-- AUSGEWÄHLTER TEXT --
════════════════

Hofreiter: Kein Sieg. Aber die Lage muss so sein, dass Putin seine
Kalkulation ändert. Putin sieht derzeit keinen Grund, den Krieg zu beenden,
weil es läuft ja gar nicht so schlecht für ihn. Man kann einen Krieg dann
beenden, wenn alle Konfliktparteien ein Interesse daran haben – also muss
man dafür sorgen, dass auch Putin ein Interesse daran bekommt. Dieses
Interesse gewinnt er erst dann, wenn seine Armee nicht mehr vorankommt.
taz: Sie halten das trotz allem noch für machbar: Dass Europa die Ukraine
so unterstützt, dass sie Russland wirklich stoppen kann – selbst wenn die
USA dauerhaft als Partner ausfallen?
Hofreiter: Ja, ich halte es für machbar. Wir sind als Europäer eine der
reichsten Regionen der Welt. Warum brauchen 500 Millionen Europäer 340
Millionen Amerikaner, um sie vor einem Land mit 140 Millionen Einwohnern zu
schützen?
taz: Die Mehrheit in Deutschland glaubt nicht mehr daran, dass man Russland
in der Ukraine entscheidend schwächen kann – oder nur mit großem Risiko,
weil sich Russland dann wehrt. Dann sind wir bei der Gefahr der Eskalation.

════════════════

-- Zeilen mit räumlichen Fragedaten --
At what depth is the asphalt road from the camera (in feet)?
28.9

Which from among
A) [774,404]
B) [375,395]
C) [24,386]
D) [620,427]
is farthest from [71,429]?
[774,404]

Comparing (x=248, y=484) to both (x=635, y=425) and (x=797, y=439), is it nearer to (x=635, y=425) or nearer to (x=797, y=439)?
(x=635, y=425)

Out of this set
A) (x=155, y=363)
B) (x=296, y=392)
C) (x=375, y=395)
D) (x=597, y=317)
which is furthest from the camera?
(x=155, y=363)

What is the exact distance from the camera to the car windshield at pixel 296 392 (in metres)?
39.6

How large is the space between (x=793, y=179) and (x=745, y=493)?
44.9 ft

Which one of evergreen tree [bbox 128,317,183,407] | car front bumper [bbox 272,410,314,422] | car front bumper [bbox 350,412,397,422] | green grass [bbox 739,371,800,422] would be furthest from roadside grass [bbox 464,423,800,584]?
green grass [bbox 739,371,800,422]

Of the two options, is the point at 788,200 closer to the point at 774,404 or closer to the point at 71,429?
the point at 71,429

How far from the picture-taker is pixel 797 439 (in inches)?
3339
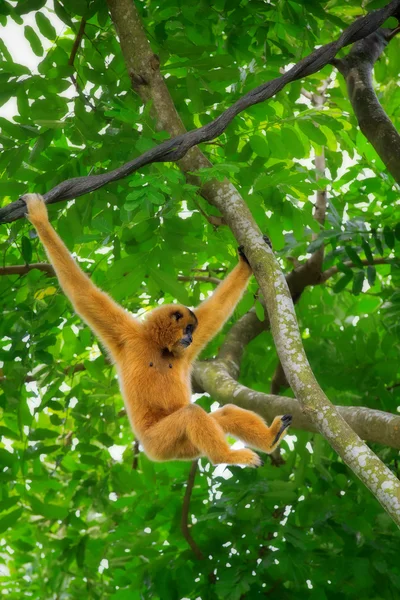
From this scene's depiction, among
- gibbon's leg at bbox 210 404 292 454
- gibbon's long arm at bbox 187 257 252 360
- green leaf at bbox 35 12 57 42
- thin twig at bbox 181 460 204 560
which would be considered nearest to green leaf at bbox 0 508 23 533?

════════════════

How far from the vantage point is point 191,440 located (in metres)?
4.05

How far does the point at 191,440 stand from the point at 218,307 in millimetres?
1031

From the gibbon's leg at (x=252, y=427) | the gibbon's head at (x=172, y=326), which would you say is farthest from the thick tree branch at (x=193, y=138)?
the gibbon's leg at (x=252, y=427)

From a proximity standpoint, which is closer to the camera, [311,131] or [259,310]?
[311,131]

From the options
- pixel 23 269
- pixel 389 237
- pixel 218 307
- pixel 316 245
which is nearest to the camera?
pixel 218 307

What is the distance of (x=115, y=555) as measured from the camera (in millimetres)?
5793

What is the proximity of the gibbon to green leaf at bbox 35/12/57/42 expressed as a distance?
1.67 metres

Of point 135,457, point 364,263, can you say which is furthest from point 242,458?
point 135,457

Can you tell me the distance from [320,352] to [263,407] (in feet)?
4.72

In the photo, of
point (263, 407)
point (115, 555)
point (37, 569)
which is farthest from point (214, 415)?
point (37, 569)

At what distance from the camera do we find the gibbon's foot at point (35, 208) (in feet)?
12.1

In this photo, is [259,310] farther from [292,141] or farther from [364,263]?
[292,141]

════════════════

Extrahiere aus dem Interviewausschnitt wortgetreu den Abschnitt zwischen „Hofreiter: Kein Sieg.“ und „nicht mehr vorankommt.“, beide Stellen eingeschlossen.

Hofreiter: Kein Sieg. Aber die Lage muss so sein, dass Putin seine
Kalkulation ändert. Putin sieht derzeit keinen Grund, den Krieg zu beenden,
weil es läuft ja gar nicht so schlecht für ihn. Man kann einen Krieg dann
beenden, wenn alle Konfliktparteien ein Interesse daran haben – also muss
man dafür sorgen, dass auch Putin ein Interesse daran bekommt. Dieses
Interesse gewinnt er erst dann, wenn seine Armee nicht mehr vorankommt.